By Héloïse Gastinne
Picture courtesy of http://www.banc-moussu.com/2013/11/un-samedi-comme-un-autre-dans-le-marais.%C3%A0-paris.html
« Où avez-vous trouvé ce joli sac », se décide Sarah. C’est comme ça qu’elle va « accrocher sa cliente ». Dans cette boutique de vêtements de la marque Les Petites située rue des Francs-Bourgeois, il entre environ quatre clientes toutes les heures. 90% d’entre elles n’ont besoin de rien. Mais de cela, ces vendeuses professionnelles se soucient peu. A leur niveau, elles n’attendent pas les opportunités de vente ; elles en sont les principales instigatrices.

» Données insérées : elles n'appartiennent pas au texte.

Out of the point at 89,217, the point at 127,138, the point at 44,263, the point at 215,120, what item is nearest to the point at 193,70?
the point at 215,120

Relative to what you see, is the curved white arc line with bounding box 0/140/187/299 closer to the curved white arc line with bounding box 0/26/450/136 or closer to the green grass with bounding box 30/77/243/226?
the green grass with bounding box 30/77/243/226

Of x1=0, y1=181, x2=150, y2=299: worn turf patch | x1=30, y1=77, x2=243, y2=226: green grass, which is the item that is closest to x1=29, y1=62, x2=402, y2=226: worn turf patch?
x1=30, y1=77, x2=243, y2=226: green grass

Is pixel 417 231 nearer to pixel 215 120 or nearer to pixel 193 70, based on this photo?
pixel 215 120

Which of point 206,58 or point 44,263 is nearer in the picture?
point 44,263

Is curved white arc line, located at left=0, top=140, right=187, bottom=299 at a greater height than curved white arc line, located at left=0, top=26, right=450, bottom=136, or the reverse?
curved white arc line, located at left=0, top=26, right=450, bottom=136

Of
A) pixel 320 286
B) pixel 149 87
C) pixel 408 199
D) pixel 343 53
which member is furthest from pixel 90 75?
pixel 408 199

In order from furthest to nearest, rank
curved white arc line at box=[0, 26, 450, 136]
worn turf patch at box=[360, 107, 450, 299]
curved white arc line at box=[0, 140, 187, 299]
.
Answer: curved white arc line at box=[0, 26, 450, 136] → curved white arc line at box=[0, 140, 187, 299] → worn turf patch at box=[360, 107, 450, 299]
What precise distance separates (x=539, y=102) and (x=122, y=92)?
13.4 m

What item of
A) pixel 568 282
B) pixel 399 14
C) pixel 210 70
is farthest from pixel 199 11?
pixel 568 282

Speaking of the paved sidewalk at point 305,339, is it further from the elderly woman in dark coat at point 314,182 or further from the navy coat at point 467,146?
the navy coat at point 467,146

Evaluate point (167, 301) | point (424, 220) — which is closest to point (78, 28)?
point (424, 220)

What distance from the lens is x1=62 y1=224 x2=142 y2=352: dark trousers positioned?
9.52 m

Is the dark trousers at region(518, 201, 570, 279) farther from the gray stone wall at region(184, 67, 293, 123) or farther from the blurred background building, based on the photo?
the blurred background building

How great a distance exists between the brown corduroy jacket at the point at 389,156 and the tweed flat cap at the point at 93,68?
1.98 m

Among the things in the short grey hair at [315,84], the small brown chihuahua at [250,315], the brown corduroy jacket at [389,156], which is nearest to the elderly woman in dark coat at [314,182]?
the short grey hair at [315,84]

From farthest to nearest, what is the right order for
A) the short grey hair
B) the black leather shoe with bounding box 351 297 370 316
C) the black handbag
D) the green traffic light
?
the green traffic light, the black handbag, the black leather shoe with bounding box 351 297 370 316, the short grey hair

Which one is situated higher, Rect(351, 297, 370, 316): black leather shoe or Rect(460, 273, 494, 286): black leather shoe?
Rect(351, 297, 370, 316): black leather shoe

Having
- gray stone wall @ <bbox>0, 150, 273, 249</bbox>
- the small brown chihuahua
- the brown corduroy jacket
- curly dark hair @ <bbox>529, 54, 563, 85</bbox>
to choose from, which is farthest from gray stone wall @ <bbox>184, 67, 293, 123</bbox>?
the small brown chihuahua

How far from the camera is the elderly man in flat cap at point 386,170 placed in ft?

« Accrocher » la cliente dans ce luxueux magasin de prêt-à-porter français constitue une technique à part entière qui n’a rien à voir avec l’accueil que réserve un H&M ou un Zara. La cliente qui entre rue des Francs-Bourgeois ne sortira pas sans qu’au moins une vendeuse ne lui ait adressé la parole. En quelques secondes, elle se verra interpelée par une des vendeuses, d’une manière amicale et apparemment naturelle. « En voilà un beau bébé », dit-on à celle qui entre avec un enfant. « Qu’avez-vous trouvé de beau chez Uniqlo ? », demande-t-on à celle qui arrive chargée de ses précédentes courses. Des phrases banales dont l’intonation et la légèreté sont soigneusement pesées.
La vendeuse et la cliente ne se sont jamais rencontrées. Il est probable qu’elles ne se reverront jamais. Mais la mouche est rentrée dans la pièce et la vendeuse sait qu’elle ne dispose que de quelques secondes pour établir un lien avec elle. C’est assez pour que l’araignée tisse sa toile. Le regard de la cliente s’arrête sur le chemisier de la vendeuse dont l’imprimé lui plaît. Elle ne saura jamais que les vendeuses portent les vêtements mêmes du magasin et qu’ils ne seront même pas lavés avant d’être remis en vente. Une minute plus tard, elle est en cabine, avec la taille qui lui convient. Sarah referme le rideau derrière elle avec un petit soupir de soulagement : le plus dur est fait. La mouche est prise dans la toile. D’un pas tranquille, la vendeuse s’en va chercher un jean flare et une paire d’escarpins. La cliente n’a rien demandé, mais c’est « pour essayer avec le chemisier ». Sa main experte les glisse à l’intérieur de la cabine et trouve où les accrocher sans avoir besoin de violer l’intimité de sa cliente, avec qui elle continue de parler à travers le rideau pour « maintenir le lien ». Lorsque celle-ci sortira pour s’observer dans les miroirs situés stratégiquement hors des cabines, Sarah la cueillera comme un fruit mûr. D’autorité, elle lui passera sur les épaules un perfecto en cuir d’agneau à 365 euros.
Quand la cliente a passé le pas du magasin, Sarah a jaugé d’un coup d’œil sa morphologie, son look et sa couleur de cheveux. Le jean flare compensera les hanches un peu larges de sa cliente. Un gilet en cachemire long éclipsera ses formes et la cliente aimera cela. Quand elle sortira de la boutique chargée de ses quatre achats, Laurence se demandera mollement comment ces magasins où il entre si peu de monde peuvent survivre à l’économie actuelle. Elle a déjà oublié qu’en entrant, elle n’avait besoin de rien. En quelques minutes dans cette boutique, Sarah a fait bien plus que vendre des vêtements à sa cliente. Elle a créé de toute pièce dans son esprit un désir à 1200 euros.